### Отрывок для чтения

Читать книгу Пристально вглядываясь. Кривое зеркало русской реальности. Статьи 2014-2017 годов - Игорь Яковенко - Страница 7

Россия и собственность

Оглавление

Обращающийся к проблеме собственности в нашей стране обнаруживает, что тема эта не относится к глубоко разработанным и пользующимся повышенным интересом. Юристы, историки, экономисты пишут о собственности, однако дискурс собственности не лежит в зоне остро востребованного, не рождает горячего интереса. Возникает такое ощущение, что относительно собственности существует общая конвенция, сформирован вердикт, выводящий собственность из пространства «настоящих», достойных ценностей и реалий российской жизни. Вот что пишет по этому поводу американский историк, специалист по истории России и СССР Ричард Пайпс: «Одной из главных тем западной политической теории на протяжении последних 2500 лет был спор по поводу достоинств и недостатков частной собственности, в России же эта тема едва затрагивается ввиду единодушного, по существу, мнения, что речь идет о безусловном зле»33.

В глубине души всякий нормальный россиянин убежден в том, что лучше быть богатым и здоровым, чем бедным и больным, и рад любому приумножению собственного достатка. В то же время его личное отношение к материальному благополучию, богатству афишируется редко и неохотно: приверженность собственности неприлична, как неприлично рукоблудство, в котором не пристало признаваться вслух. Та культура, к которой принадлежит наш соотечественник, трактует обладание собственностью как некую дань человеческому несовершенству, как «попущение господне», в котором стыдно признаваться. А потому «хорошо и правильно» декларировать уверенность в том, что в некой эсхатологической перспективе собственность сгинет и настанет другая, настоящая жизнь. Что многими с готовностью исполняется. Однако в условиях реальности взыскания традиционной для россиянина культуры все чаще трансформируются в следующее: «Деньги, конечно же, зло, и в некоторой перспективе они сгинут, но хотелось бы, чтобы у меня их было побольше». При этом зачастую человек чувствует себя весьма некомфортно. Почему? Попробуем разобраться.

Вспомним яркий и колоритный феномен нашей недавней истории – «новых русских». Их отличали два признака: демонстративно престижное потребление и презрение к «совку». Демонстративное потребление в СССР было занятием опасным. С годами энергия борьбы с «ловкачами» и «делягами» иссякла, и можно было позволить себе многое. Однако существовала мощная инерция, заставлявшая состоятельных людей быть осторожными. И рядом с нею – вечный низовой протест против социального расслоения. Ненависть к «богатеям», посмевшим зримо попрать стандарт всеобщей бедности либо скромного достатка, не выделяющегося скандально из общего фона. «Новые русские» попрали эту великую конвенцию. Трагедия состояла в том, что маленькому человеку некуда стало податься: в новой ситуации сигналы в «инстанции» были бесполезны. Ловчилы прорвались к власти, и простому советскому человеку оставалось ненавидеть и призывать кару небесную на их головы.

### Исходный список
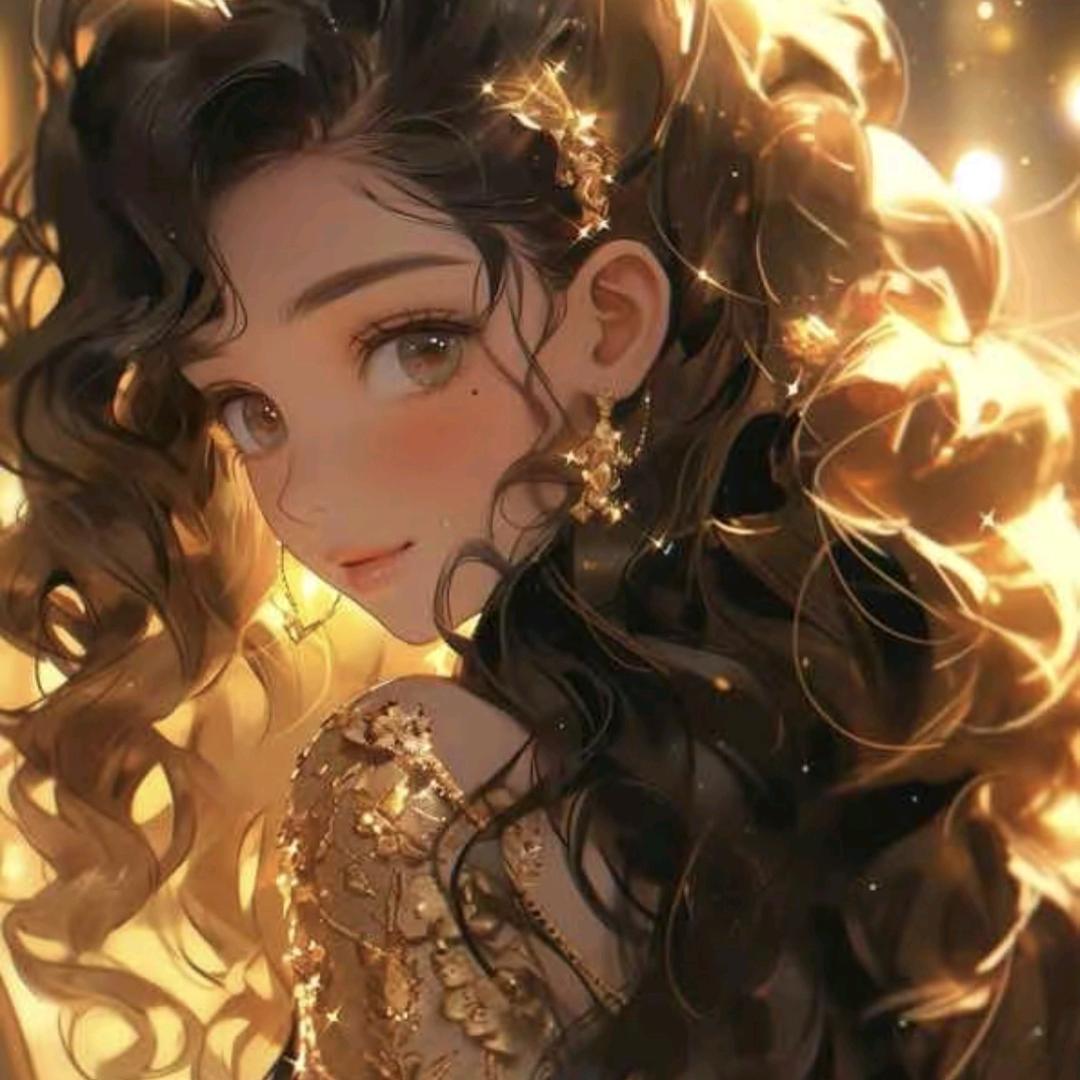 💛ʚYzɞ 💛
==
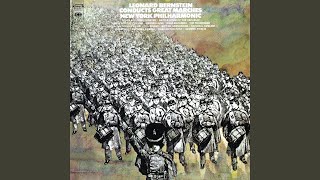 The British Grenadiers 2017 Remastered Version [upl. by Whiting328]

### Задача
Напишите продолжение отрывка о собственности в России сразу после фразы «призывать кару небесную на их головы».

### Ответ
Демонстративное потребление и презрение к «совку» лежали в общем тренде – в отказе и дистанцировании от возведенной в безусловную добродетель скромной бедности. С первых дней существования «новые русские» оказались в среде, отторгавшей их самих, их образ жизни, их культуру. Лишавшей их существование нравственного оправдания и смысла. Важно осознать, что причины этого отторжения не исчерпываются семьюдесятью годами советской власти и усилиями Агитпропа. Советский обыватель знал, что уровень жизни статусных писателей и композиторов несопоставим с их собственным. Но это – «уважаемые люди». В переводе на русский язык, образ жизни последних был санкционирован сакральной властью, кроме того, благоденствующих творцов было не так много. Их существование свидетельствовало о прикосновенности к сакральной власти. А тут… миллионеры, выросшие на соседней улице, из вчерашней шантрапы. В этом было скандальное попрание вечных законов бытия традиционного сословного общества. Отсюда – замыкание слоя «новых русских» и их дистанцирование от массы советских традиционалистов.

По всему этому проблема собственности на наших просторах разработана минимально. Помимо позавчерашних марксистских штудий о возникновении частной собственности можно упомянуть несколько монографий и ряд статей, которые затрагивают разные аспекты проблемного поля34. Автора интересует по преимуществу культурологический срез проблемы. Не притязая на полную разработку, я попытаюсь осветить ее с позиции культуролога.

Отношения собственности фиксируют важнейший аспект отношений человека с миром идей, предметов или ресурсов. Эти отношения восходят к бытию до антропогенеза, коренятся в психологии млекопитающих (охраняющих свою территорию, свою самку, своих детенышей) и проходят через всю историю человечества. Отношения собственности развиваются, дифференцируются и переживают эволюцию. Уже у стадных млекопитающих мы находим территорию стаи, которую охраняет вся стая, и территорию семьи, которую охраняет самец.

Отдыхающий лев-самец, глава семьи, периодически издает специфическое низкочастотное рычание. Оно не слишком громкое, но очень убедительное. Это оповещение: всякий, кто приблизится на расстояние менее ста метров, будет иметь дело со мной.

Человеческие сообщества также закрепляют за собою территории и зорко наблюдают за тем, чтобы на эти территории никто не покушался. Ритуальные драки парней на меже, случавшиеся еще в середине прошлого века, восходят к древнейшим конфликтам за пажити, покосы, рыбные ловли и другие места хозяйственного использования, а также «за наших девок», которые рассматриваются как собственность соседской общины. В ходе исторической эволюции человек разворачивает безграничное предметное пространство, с которым естественно вступает в отношения собственности, как коллективной, так семейной и индивидуальной.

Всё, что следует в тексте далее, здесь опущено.